×

Верховно-конституционное притворство?

Правовые позиции высших судов – не сделки. Никто не может назвать их ничтожными и применить к ним последствия недействительности. Но означает ли это, что в них не бывает признаков притворства?
Клювгант Вадим
Клювгант Вадим
Вице-президент ФПА РФ, заместитель председателя Комиссии Совета ФПА РФ по защите прав адвокатов, вице-президент АП г. Москвы, соруководитель Уголовно-правовой практики КА Pen&Paper, адвокат АП г. Москвы
Юристам хорошо известно понятие притворной сделки, когда истинные намерения прикрываются видимостью иных. Такие сделки ничтожны, они не порождают никаких иных последствий, кроме последствий их недействительности.

Правовые позиции высших судов – не сделки. Никто не может назвать их ничтожными и применить к ним последствия недействительности. Но означает ли это, что в них не бывает признаков притворства?

Казалось бы, забота этих уважаемых инстанций о праве на защиту и правах защитников налицо: издается немало постановлений ВС и КС, касающихся этих проблем. Вот, например, довольно обширное июньское (2015) Постановление Пленума ВС о реализации права на защиту. И два еще более обширных декабрьских Постановления КС с соседними номерами 33 и 34. В каждом из них множество хороших и правильных деклараций. Правда, по большей части они далеко уже не новы и многократно повторялись из постановления в постановление. С одним и тем же практическим результатом: конкретные правоприменительные решения имеют мало общего с тем, что декларируется на «ареопаге». Наверное, это расхождение теории и практики само по себе может служить неким оправданием повторов. Во всяком случае, вреда от них нет, и не они тревожат. А тревожит (и чем дальше, тем сильнее) то, что к повторяемым бесспорным мантрам то там, то сям добавляются новые оттенки и нюансы, сводящие на нет их позитивный смысл. И еще тревожат фигуры умолчания о важном. Все это вместе и вызывает невеселые вопросы – сомнения, вынесенные в заголовок.

В двадцати пунктах Постановления Пленума ВС о праве на защиту не нашлось места для предметной, честной и бескомпромиссной оценки нарушений этого права и преследований защитников, масштаб которых, в том числе и в судах, приобрел уже характер бедствия.
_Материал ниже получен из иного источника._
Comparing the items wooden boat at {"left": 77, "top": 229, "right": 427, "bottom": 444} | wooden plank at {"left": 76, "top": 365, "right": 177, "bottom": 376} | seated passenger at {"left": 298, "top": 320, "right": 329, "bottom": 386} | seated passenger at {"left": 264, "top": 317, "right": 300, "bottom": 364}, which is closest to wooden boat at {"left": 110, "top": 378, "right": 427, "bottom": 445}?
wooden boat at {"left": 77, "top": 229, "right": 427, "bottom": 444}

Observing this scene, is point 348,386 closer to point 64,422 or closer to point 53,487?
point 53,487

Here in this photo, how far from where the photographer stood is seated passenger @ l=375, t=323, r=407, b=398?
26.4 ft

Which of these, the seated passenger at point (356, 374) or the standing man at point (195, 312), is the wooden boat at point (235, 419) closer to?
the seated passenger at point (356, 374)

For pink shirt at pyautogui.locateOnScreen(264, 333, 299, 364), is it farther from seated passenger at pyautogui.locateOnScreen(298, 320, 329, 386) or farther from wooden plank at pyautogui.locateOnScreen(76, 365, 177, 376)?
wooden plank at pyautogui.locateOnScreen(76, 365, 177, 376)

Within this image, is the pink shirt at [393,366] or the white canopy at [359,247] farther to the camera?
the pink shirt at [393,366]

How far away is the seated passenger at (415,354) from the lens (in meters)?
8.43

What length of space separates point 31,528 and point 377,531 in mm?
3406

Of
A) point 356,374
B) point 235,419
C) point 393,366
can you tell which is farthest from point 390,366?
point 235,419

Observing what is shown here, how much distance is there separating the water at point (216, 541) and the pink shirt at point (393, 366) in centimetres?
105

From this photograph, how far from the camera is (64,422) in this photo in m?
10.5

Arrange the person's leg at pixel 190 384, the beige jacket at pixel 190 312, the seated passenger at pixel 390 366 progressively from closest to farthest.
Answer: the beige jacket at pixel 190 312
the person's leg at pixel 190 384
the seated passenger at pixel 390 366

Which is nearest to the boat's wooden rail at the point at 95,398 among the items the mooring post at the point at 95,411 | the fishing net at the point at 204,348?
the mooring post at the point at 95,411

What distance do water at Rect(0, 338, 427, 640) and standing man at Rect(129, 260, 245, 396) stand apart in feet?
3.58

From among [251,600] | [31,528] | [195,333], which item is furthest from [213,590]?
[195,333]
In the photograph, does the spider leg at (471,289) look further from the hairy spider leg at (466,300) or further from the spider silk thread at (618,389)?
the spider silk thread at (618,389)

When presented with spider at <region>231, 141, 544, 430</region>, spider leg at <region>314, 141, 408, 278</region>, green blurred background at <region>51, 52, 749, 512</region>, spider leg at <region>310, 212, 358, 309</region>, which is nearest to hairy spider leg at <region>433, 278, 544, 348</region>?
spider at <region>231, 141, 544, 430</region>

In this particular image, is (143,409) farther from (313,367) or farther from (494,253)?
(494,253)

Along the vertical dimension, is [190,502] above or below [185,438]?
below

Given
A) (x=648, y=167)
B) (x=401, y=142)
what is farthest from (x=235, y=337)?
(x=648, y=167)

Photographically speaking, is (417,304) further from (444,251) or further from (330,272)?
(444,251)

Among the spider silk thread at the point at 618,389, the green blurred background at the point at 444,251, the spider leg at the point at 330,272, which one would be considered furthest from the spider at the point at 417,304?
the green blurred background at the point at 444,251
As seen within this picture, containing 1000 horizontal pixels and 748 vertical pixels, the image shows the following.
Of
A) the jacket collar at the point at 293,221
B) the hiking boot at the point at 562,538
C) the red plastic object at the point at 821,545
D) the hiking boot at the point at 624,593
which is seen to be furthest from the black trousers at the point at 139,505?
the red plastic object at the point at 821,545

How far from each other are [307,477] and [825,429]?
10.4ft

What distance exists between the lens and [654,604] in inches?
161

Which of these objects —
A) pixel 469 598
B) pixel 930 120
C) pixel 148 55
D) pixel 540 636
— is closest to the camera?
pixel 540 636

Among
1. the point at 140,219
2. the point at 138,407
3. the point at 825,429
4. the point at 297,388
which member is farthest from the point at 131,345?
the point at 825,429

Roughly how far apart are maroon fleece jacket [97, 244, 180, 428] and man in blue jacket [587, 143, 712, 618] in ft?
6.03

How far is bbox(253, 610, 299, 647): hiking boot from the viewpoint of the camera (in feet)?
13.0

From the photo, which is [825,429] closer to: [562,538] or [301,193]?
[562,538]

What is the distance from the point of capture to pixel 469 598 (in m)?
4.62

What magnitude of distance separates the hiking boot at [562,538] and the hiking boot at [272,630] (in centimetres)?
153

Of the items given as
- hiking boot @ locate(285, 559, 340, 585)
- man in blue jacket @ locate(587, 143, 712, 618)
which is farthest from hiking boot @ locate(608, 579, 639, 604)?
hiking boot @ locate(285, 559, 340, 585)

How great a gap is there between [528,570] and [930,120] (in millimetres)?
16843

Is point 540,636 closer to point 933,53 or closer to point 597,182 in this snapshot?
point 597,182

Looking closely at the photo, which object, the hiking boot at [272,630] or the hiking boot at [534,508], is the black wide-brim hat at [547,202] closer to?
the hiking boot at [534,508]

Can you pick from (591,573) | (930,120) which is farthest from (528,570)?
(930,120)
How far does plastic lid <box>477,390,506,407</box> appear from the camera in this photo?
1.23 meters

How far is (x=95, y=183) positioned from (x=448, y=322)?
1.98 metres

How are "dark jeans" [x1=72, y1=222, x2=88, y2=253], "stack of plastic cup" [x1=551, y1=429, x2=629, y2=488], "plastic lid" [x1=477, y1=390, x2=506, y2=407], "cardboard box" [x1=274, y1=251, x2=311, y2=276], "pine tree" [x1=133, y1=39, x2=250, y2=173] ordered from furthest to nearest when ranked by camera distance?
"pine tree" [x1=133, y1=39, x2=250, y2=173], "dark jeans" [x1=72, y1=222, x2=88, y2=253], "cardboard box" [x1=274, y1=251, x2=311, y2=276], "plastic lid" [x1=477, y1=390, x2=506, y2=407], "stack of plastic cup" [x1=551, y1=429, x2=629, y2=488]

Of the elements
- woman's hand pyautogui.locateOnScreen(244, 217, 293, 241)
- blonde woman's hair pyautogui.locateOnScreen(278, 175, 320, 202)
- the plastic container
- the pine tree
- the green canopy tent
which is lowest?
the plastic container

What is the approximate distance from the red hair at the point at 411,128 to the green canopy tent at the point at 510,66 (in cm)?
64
Среди них: различные способы посягательств на адвокатскую тайну, воспрепятствование вступлению в дело и доступу к подзащитному, устранение защитников из дела под надуманными предлогами, а то и вовсе с применением физической силы, безосновательное и произвольное назначение защитников-дублеров, разнообразные формы противодействия защите (в том числе, с произвольным использованием уголовной репрессии) при полном игнорировании международно-признанного принципа благоприятствования ей, выхолащивание сущности и целей предварительного судебного контроля, превратившегося в фикцию и профанацию. Перечень можно продолжить, хотя и перечисленного более чем достаточно. И вот все, что сказал Пленум об этом бедствии: «судам надлежит реагировать на каждое выявленное нарушение или ограничение права обвиняемого на защиту» и «при наличии к тому оснований» признавать доказательства недопустимыми, возвращать дела прокурору, изменять или отменять судебные решения и выносить частные определения (постановления). И тут же оговорка: все это возможно только при условии, что не имело места «явно недобросовестное» использование правомочий обвиняемым или защитником «в ущерб интересам других участников процесса». При этом не сказано ни слова о «явно недобросовестном», в ущерб стороне защиты, использовании своих правомочий участниками процесса, действующими от имени государства – стороны априори сильной, обладающей властными полномочиями. Можно ли допустить, что Пленум и вправду не знает реальную степень добросовестности тех и других? Или он не знает, например, того, сколь часто и охотно активное оппонирование обвинению квалифицируется и обвинением, и судами как «затягивание процесса», то есть «недобросовестные» действия защиты «в ущерб интересам», например, потерпевшего или самого суда? Или не понимает, что вскрытие противоречий и пороков обвинения, его опровержение – всегда «в ущерб интересам других участников процесса», но именно это и является задачей защитника, его обязанностью? Вопросы, конечно, риторические. Тем не менее сказано именно это и именно так. И не сказано тоже.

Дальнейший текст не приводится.